Based largely on Lew’s report, in March 2017 Rundle and her team of prosecutors opted not to press criminal charges against the four guards who were responsible: Sgt. John Fan Fan and Officers Cornelius Thompson, Roland Clarke, and Edwina Williams.
Rainey’s torturous death was brought to light by Miami Herald investigative reporter Julie K. Brown, who has called the official investigation a “cover-up.” But this week, the killing is resurfacing on social media.
The Names You Don’t Know project, created by former New Times reporter Jess Swanson to document local instances of police brutality, highlighted the case in an Instagram post yesterday. And this morning, documentarian and activist Billy Corben posted a video on Twitter calling attention to the fact that Rundle did not prosecute the officers in the case. Although Corben tagged the beginning of his video with a warning about the graphic imagery, he says he felt that it’s important for people to see with their own eyes what happened to Darren Rainey.
“Is it provocative? Yes. Is it indispensable? Yes,” Corben says. “When someone is boiled to death by people who are supposed to protect and serve and that is covered up by people who are supposed to uphold the law, I don’t know how else to illustrate that to someone, other than to show what that looks like.”
Corben says he and a team of volunteers produced the video on their own dime and volition, not in coordination with Pearson’s campaign. He calls the August vote “the most consequential election in our history.”
“As I travel the world and people ask me, ‘Why is Miami so crazy?’ I tell them it’s three words: Katherine Fernandez Rundle,” Corben elaborates. “The reason that political corruption and police misconduct flourish here is because our top cop refuses to do anything about it and hold anyone accountable for it. Kathy Fernandez Rundle is our greatest impediment to progress in this county.”
At least three of the officers who were investigated in Rainey’s death continued their careers in law enforcement. John Fan Fan (sometimes spelled Fanfan) worked for the Florida Department of Corrections through October of 2018. According to the Herald, Thompson took a job in the federal prison system.
Clarke, meanwhile, was hired in 2014 by the Miami Gardens Police Department, where he was twice investigated for having sex while on duty. Tania Francois, a spokesperson for the City of Miami Gardens, says that after going through due process, Clarke was terminated from the police department this past Thursday.

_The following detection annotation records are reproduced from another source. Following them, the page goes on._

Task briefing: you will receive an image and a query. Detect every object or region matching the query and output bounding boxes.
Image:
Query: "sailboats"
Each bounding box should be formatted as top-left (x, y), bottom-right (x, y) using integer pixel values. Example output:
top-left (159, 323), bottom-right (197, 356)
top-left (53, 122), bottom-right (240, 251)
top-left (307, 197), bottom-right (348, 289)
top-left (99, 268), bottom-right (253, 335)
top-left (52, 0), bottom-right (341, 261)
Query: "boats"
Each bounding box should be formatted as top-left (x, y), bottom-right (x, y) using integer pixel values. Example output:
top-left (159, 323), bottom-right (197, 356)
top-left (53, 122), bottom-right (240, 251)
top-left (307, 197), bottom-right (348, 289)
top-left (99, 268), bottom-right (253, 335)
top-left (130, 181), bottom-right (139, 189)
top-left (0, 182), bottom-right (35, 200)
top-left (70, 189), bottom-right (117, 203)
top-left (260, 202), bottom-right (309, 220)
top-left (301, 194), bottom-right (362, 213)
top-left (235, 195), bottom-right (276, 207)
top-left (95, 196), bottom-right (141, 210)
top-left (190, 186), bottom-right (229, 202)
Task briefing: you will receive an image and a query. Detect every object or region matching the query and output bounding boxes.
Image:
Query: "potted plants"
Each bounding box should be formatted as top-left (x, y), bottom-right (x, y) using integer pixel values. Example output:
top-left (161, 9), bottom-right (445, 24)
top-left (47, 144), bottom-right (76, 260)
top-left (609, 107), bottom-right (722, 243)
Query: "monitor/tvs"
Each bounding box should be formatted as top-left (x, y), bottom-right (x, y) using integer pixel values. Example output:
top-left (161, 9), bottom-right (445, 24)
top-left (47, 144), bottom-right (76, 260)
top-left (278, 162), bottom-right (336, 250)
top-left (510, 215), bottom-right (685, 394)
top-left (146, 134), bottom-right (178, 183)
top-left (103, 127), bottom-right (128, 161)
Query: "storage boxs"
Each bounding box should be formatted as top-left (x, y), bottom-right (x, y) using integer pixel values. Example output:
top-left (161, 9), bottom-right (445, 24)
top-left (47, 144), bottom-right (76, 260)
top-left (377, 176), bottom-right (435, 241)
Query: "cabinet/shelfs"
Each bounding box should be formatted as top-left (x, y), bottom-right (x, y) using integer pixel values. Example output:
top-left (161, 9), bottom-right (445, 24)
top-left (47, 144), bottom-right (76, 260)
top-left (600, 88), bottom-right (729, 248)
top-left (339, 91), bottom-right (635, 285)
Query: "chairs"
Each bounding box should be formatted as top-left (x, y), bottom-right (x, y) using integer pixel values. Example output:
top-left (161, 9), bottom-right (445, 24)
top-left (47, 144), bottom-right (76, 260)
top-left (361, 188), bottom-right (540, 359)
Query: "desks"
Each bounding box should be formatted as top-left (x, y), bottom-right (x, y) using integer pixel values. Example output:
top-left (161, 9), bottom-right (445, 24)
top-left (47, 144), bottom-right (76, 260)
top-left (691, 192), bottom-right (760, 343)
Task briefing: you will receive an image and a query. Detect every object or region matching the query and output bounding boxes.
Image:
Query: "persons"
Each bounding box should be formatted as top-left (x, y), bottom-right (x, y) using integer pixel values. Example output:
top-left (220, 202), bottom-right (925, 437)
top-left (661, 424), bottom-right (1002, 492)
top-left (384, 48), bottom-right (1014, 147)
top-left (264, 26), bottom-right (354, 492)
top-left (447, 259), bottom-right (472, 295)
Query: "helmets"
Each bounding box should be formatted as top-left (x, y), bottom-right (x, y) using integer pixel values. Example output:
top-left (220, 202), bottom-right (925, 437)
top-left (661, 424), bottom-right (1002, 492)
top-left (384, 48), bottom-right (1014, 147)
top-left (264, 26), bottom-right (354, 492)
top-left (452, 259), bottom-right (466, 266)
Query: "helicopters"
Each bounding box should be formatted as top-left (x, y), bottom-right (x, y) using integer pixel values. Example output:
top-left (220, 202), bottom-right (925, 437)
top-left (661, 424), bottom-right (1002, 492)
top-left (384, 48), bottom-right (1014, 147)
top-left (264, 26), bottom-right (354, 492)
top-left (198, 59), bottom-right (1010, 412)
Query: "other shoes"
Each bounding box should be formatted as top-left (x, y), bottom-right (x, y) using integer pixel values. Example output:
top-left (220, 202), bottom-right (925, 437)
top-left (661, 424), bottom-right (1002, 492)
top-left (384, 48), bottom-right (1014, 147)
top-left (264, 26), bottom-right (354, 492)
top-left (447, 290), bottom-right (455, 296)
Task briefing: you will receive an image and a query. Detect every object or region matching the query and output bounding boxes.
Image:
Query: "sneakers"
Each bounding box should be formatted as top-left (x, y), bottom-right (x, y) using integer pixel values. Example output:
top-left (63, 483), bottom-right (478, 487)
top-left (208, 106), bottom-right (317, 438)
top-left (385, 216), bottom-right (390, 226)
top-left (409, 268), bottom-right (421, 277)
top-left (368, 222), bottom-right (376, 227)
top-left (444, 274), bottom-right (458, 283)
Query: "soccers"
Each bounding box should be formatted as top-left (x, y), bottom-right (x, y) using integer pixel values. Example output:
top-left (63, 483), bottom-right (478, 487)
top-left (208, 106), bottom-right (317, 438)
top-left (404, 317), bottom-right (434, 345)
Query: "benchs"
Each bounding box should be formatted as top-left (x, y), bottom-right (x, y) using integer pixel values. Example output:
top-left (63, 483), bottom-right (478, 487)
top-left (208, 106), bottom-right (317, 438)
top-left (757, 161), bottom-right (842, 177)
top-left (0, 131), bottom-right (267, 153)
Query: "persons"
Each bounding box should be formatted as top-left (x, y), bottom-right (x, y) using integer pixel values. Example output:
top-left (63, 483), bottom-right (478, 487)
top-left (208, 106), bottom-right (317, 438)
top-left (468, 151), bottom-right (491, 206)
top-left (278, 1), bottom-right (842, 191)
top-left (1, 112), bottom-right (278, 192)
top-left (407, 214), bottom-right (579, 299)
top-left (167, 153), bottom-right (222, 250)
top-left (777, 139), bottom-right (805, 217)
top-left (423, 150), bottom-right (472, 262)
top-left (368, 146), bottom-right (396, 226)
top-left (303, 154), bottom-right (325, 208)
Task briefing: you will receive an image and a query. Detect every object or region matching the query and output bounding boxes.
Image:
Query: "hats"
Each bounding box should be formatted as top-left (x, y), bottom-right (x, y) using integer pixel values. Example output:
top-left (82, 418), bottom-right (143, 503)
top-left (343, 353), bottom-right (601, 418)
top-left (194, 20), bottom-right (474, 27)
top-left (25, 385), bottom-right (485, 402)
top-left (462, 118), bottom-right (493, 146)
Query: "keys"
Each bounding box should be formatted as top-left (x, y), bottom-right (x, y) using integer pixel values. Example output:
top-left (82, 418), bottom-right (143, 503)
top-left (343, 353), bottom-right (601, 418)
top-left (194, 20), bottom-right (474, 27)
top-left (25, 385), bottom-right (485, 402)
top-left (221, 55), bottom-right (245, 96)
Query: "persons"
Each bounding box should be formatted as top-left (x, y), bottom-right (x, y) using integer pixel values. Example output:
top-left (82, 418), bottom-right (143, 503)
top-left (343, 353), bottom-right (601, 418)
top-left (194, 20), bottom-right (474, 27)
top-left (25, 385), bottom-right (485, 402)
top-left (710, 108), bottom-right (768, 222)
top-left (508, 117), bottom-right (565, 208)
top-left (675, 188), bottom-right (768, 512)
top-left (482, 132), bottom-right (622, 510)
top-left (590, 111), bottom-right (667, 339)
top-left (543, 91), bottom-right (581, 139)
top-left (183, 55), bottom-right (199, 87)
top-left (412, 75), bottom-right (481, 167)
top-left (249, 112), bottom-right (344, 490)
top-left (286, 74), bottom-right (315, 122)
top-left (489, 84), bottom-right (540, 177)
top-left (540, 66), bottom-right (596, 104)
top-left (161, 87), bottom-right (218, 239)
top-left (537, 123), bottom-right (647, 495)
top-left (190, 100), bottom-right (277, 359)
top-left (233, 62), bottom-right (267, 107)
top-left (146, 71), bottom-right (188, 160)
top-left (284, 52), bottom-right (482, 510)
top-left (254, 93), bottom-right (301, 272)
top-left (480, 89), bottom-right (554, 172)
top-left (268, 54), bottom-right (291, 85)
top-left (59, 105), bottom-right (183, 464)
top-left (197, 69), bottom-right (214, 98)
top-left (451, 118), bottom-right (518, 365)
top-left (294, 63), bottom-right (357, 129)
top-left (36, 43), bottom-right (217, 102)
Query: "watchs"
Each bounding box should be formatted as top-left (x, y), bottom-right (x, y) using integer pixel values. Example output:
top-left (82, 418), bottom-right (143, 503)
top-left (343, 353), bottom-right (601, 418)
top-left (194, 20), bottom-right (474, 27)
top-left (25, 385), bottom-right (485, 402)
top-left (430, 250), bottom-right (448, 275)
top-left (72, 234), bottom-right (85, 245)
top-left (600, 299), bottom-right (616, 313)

Despite the public attention, Rainey’s relatives have said little publicly about his grisly death. The family filed a civil-rights lawsuit and received a $4.5 million settlement from the state in 2018.
Corben believes the best way to honor Rainey’s life is to go to the polls in August [2020].
“All you can hope is that people like Darren Rainey didn’t die for nothing,” the filmmaker says. “That’s what happens when we re-elect a Kathy Rundle: We basically spit on the grave and spit in the face of the family members and survivors of all these people who died in Miami-Dade and Kathy Rundle did nothing about it.”